To maximize the benefits of health and well-being, studies suggest you should spend two hours a week in natural environments such as parks, woodlands or beaches, or 20-plus minutes a day.7 One particular study noted that it didn’t even matter how the two hours were spent — the positive results the study’s participants experienced were simply from being outdoors, in any form.8

elderly woman meditating

Taking small steps to make self-care a priority

When it comes to healthy living and lifestyle habits, it’s important to find what works best for you and your family. If self-care activities such as yoga or meditation aren’t something you’ve pursued before or you’re not sure if they’re the right fit, start by incorporating small things into your day-to-day.

Taking into consideration the recent current environment and the tendencies towards virtual activities, and depending on your comfort level and circumstances, options to consider may be signing up for a virtual class, using a wellness app, scheduling a lunchtime walk, writing down your wellness goals, or choosing an activity you can enjoy with a family member or those in your household.

“Even if you carve out just five minutes a day to devote to focused and conscious breathing or a relaxation practice, you’re investing in yourself,” emphasizes Porter. “Regardless of the form of self-care you pursue, by making a commitment to put yourself first, this can be the foundation for creating lifelong wellness habits.”

Simple mindfulness meditation

Whether it’s an end-of-day practice to decompress and reset after work, or a positive way to start your day, even a five-minute relaxation practice that you do routinely may be helpful for stress reduction and improving mindset.

Take the time you need between each of the following steps:

Put whatever is in your hands down (especially a cell phone!).


If you’re sitting, rest your hands in your lap.


Close your eyes or softly gaze at a single point ahead of you.
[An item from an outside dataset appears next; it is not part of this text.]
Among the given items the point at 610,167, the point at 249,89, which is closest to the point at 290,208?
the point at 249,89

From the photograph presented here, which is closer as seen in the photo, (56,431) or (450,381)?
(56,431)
Bring your full attention to your physical form, and notice the sensations in your body.


Allow your body to feel exactly as it does in this moment.


Notice and feel the sensation of your feet connecting to the ground.


Notice your body being supported by the chair if you’re sitting.


Invite your body to soften and release down to the earth beneath you.


Let gravity support your weight.


Notice your breath, and invite your belly to soften.


Receive your next breath, allowing your belly to round and fill.


Exhale fully, allowing the navel to retract back towards your spine.


Continue to observe as you receive each breath fully and then release it completely.


Find yourself here — embodied, supported and present in each moment, as it comes and goes, with the breath.

This sample meditation has been published with permission from the original author, Tanya Porter.

Note: The above guidelines should be considered as a general recommendation only. Prior to beginning any new wellness practice or regimen, it’s important to consult with your doctor or health professional.


  1. “What Is Wellness?” Global Wellness Institute website. Accessed March 2021.
  2. Katherine R. Arlinghaus and Craig A. Johnston. “The Importance of Creating Habits and Routine.” National Library of Medicine. Dec. 29, 2018. Accessed March 2021.
  3. “The Health Benefits of Yoga.” The Wellness Institute website. Accessed March 2021.
  4. Marlynn Wei, MD, JD. “7 Ways Yoga Helps Children and Teens.” Psychology Today. May 22, 2015. Accessed March 2021.
  5. Alex Hutchinson. “The Benefits of ‘Green Exercise’ Go Far Beyond Physical Fitness.” The Globe and Mail. February 22, 2021.
  6. Mathew P. White et al. “Spending at Least 120 Minutes a Week in Nature Is Associated with Good Health and Wellbeing.” US Library of Medicine. June 13, 2019. Accessed March 2021.
  7. PaRx website. Accessed March 2021. PaRx is Canada’s first national, evidence-based nature prescription program.
  8. Mathew P. White et al. “Spending at Least 120 Minutes a Week in Nature Is Associated with Good Health and Wellbeing.” US Library of Medicine. June 13, 2019. Accessed March 2021.

Note: The content of this article is intended for general information purposes only. As individual needs differ, it is crucial to discuss your personal situation and health with a qualified healthcare practitioner.